Managing these side effects will be a key focus as the trial continues and the therapy is refined. The researchers hope that by carefully monitoring patients and adjusting dosages as needed, they can maximize the therapeutic benefit while minimizing the risk of neurotoxicity.

MRI scans taken 24 to 48 hours after the dual-target CAR T cells were administered showed reduced tumor sizes in all six patients, with these reductions being sustained for several months in some cases.
MRI scans taken 24 to 48 hours after the dual-target CAR T cells were administered showed reduced tumor sizes in all six patients, with these reductions being sustained for several months in some cases.(Credit: Penn Medicine / Nature Medicine)

A Glimmer of Hope

While these early results are encouraging, it’s important to remember that this is just the beginning of a long journey. The ongoing Phase I trial will continue to enroll patients and gather data on the safety and efficacy of this dual-target CAR T cell therapy. If successful, it will need to progress through additional clinical trial phases before it can be considered for widespread use.

However, for patients and families facing the daunting diagnosis of glioblastoma, any glimmer of hope is welcome news.
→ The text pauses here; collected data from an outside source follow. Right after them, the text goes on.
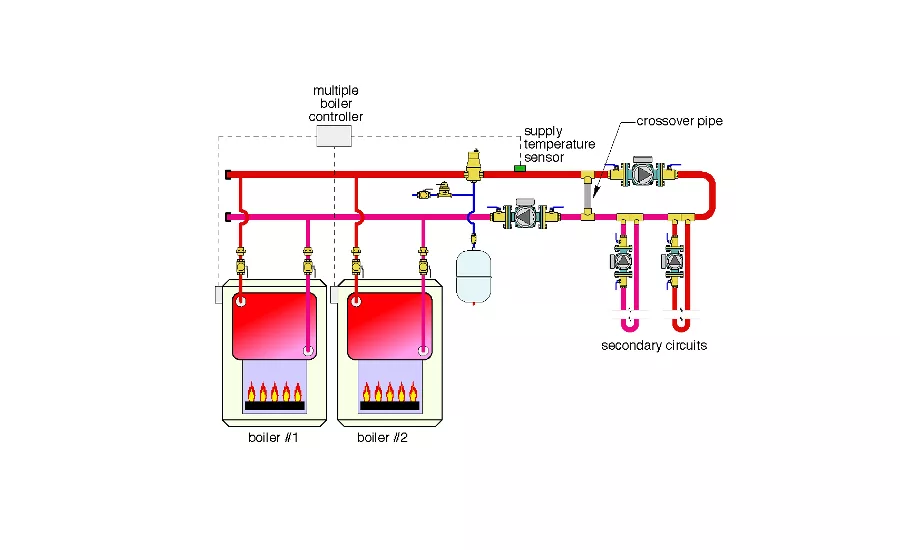 multiple boiler controller

supply temperature sensor

crossover pipe

secondary circuits

boiler #1

boiler #2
The median survival rate for recurrent GBM is less than one year, and despite decades of research, there is still no known cure. If this dual-target CAR T cell therapy can improve outcomes, even incrementally, it could make a meaningful difference in the lives of those affected by this devastating disease.

As Dr. Bagley notes, “Our challenge is getting our treatment around the tumor’s defenses so we can kill it.” With this novel dual-target approach, researchers are one step closer to overcoming those defenses and giving patients with glioblastoma a fighting chance. While there is still much work to be done, this study represents an important milestone in the ongoing battle against one of the most formidable foes in oncology.